To the average person, the list of technical reforms in the First Nations Governance Act (Bill C-7), lurching its way this week through the House of Commons, might sound mundane. But to aboriginal leaders and those worried about the future of relations between native nations and the rest of Canada, these tinkerings are anything but innocuous. Taken together, they severely limit the possibilities for self-government, a fact that has led to massive protest across the country. Tomorrow (Friday, June 13), the newly formed Aboriginal Peoples Council in Toronto buses demonstrators to the Milton office of Liberal MP Julian Reed, a member of the feds' standing committee on aboriginal affairs.
To hear Indian Affairs Minister Robert Nault tell it, the bill is a way to help native communities, giving them the tools for sound government management by spelling out band bylaw-making powers. It also gives First Nations two years to create election codes (imposing a default code on those that don't) and requires bands to issue annual reports to members. Why so much opposition? Who could be against governance tools and elections? While much of the problem is in the details, the protests are also spurred by deeper concerns about process and trust. The 1996 Royal Commission on Aboriginal Peoples said billions of dollars were needed in new funding to ease the native housing crisis, spur economic development and give native people control over education, culture and land.
But out of the blue comes a bill wildly irrelevant to these concerns. "Why are we talking about legal standing and bylaw-making when we have houses that need to be built and people who need clean drinking water?" AFN spokesperson Don Kelly asks me.
Take the question of election codes. Every First Nation in the country already hasa system for selecting its leaders. Many of the rules are written down. Some, as in the Canadian parliamentary system, have evolved over generations as unwritten traditions.
Is two years enough time to codify election processes that would govern First Nations communities for generations?
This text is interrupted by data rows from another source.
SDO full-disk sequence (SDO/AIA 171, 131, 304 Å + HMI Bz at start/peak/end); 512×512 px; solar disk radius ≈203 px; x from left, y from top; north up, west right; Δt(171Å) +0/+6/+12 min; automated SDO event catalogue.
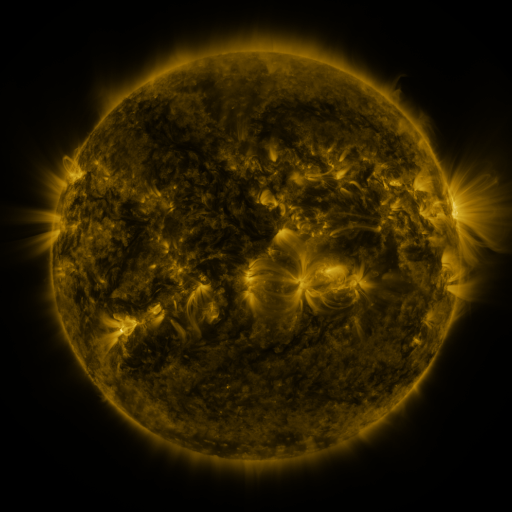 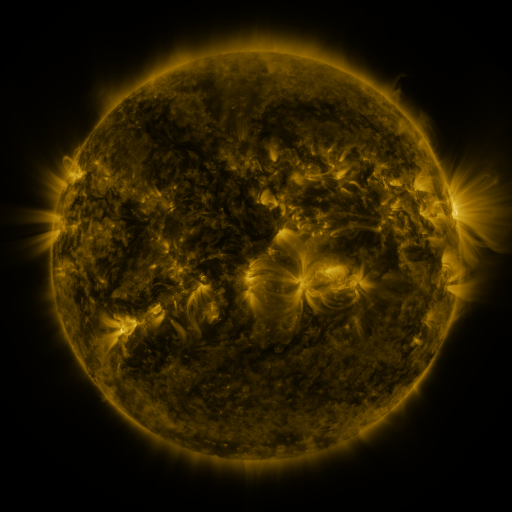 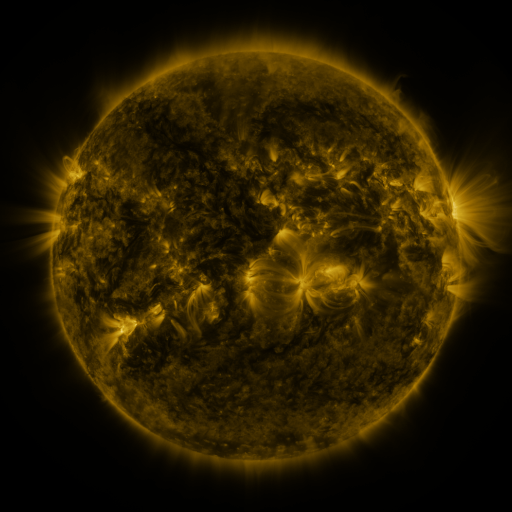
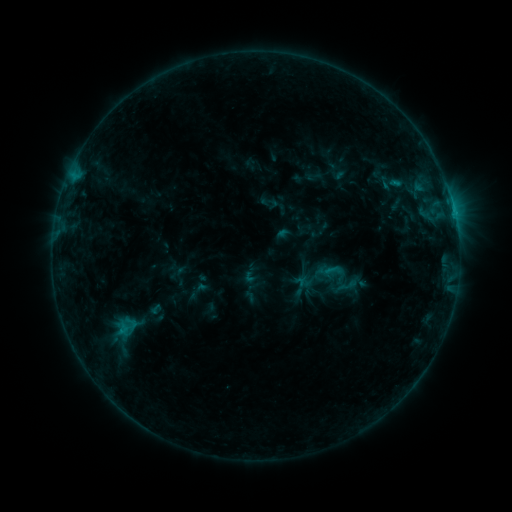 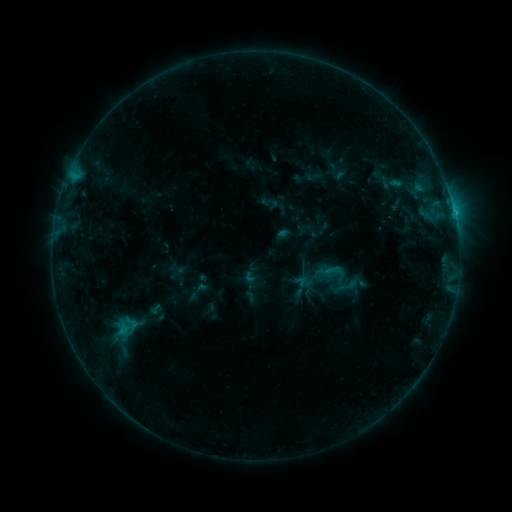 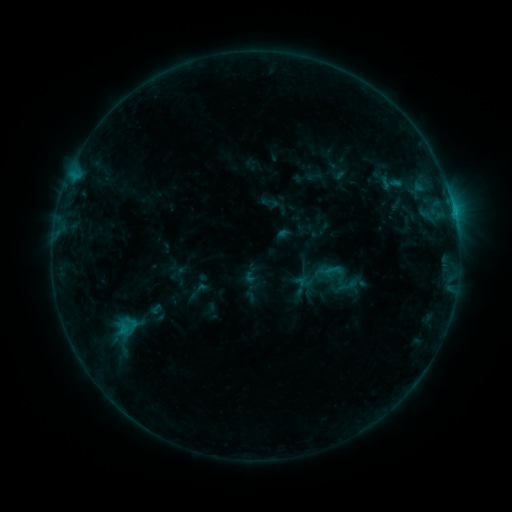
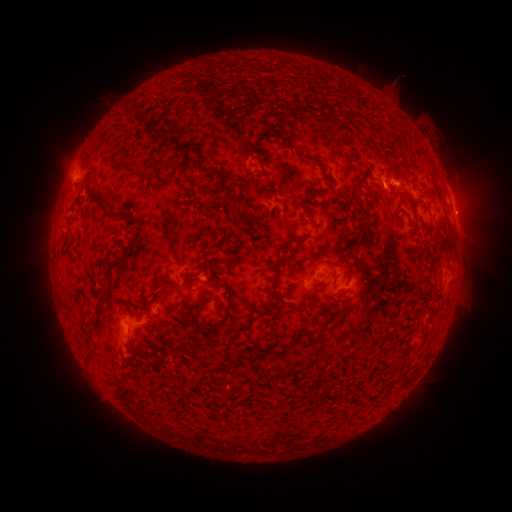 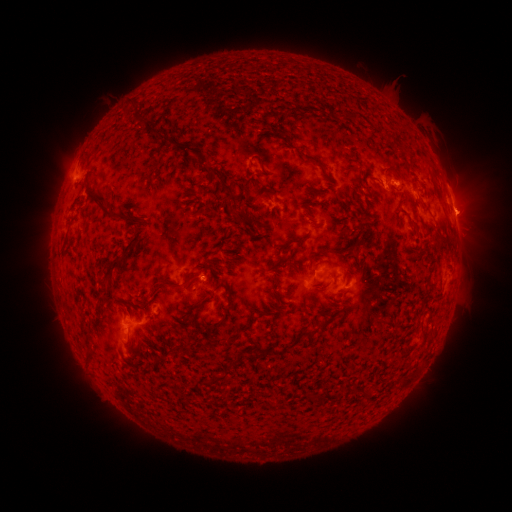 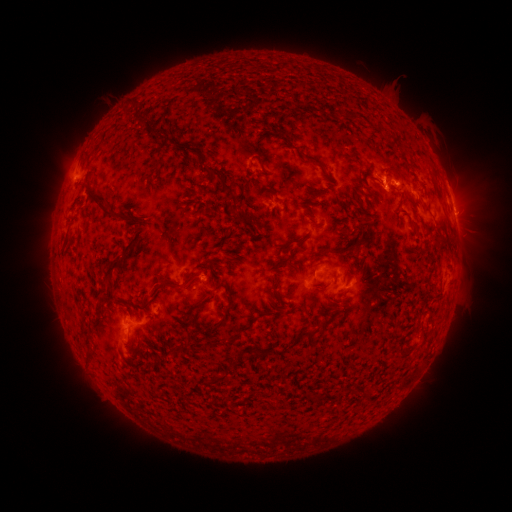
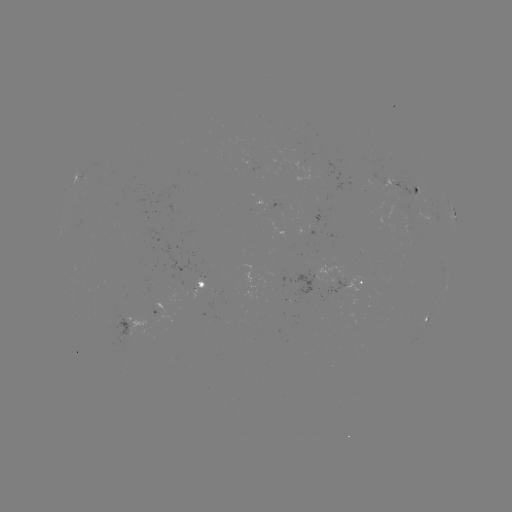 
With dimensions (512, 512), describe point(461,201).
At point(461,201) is eruption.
First Nations don't think so. When the Crees of Quebec negotiated Canada's first self-government deal in 1984, they needed five years to hammer out election procedures for just eight communities, and that was with a decent amount of government funding. Why the rush?
But most stunning is Nault's mantra that Bill C-7 will make bands more accountable for federal spending. The line plays into anti-aboriginal rhetoric that some kind of out-of-control spigot is pouring oceans of taxpayer dollars into the laps of chiefs.
Nothing could be more unjust. Federal records show the average First Nations elected leader makes a middling $28,300 a year. And in a little-noticed report last year, Auditor General Sheila Fraser stated that bands - most of them with populations under 500 - file a whopping 168 reports on average to Ottawa every year. Most of that information is never used. Fraser said reporting requirements should be streamlined, not increased even more.
Little wonder that aboriginal rights lawyer James O'Reilly calls Nault's rhetoric "despicable." "Sure, there are (accountability) problems, but they're no greater than those at the federal government," he says. O'Reilly is especially alarmed by a clause that outlines the Indian Affairs minister's power to take over management of bands experiencing financial woes. Until now, Indian Affairs has exercised this power in an ad hoc way. O'Reilly says this and other clauses are a big blow to self-government moves. "They are hiding (attempts to undermine self-government) in technical details.'
Nault has denied that Bill C-7 infringes on aboriginal rights. But a leaked cabinet memo from 2002 suggests otherwise. The memo predicts that First Nations are likely to challenge the legislation in court as a violation of their constitutionally protected aboriginal rights.
The Federation of Saskatchewan Indian Nations has indeed mounted a court challenge to Bill C-7, and the AFN vows to follow suit. Whether Chretien and Nault have really helped native people with Bill C-7, is now a matter for a judge to decide.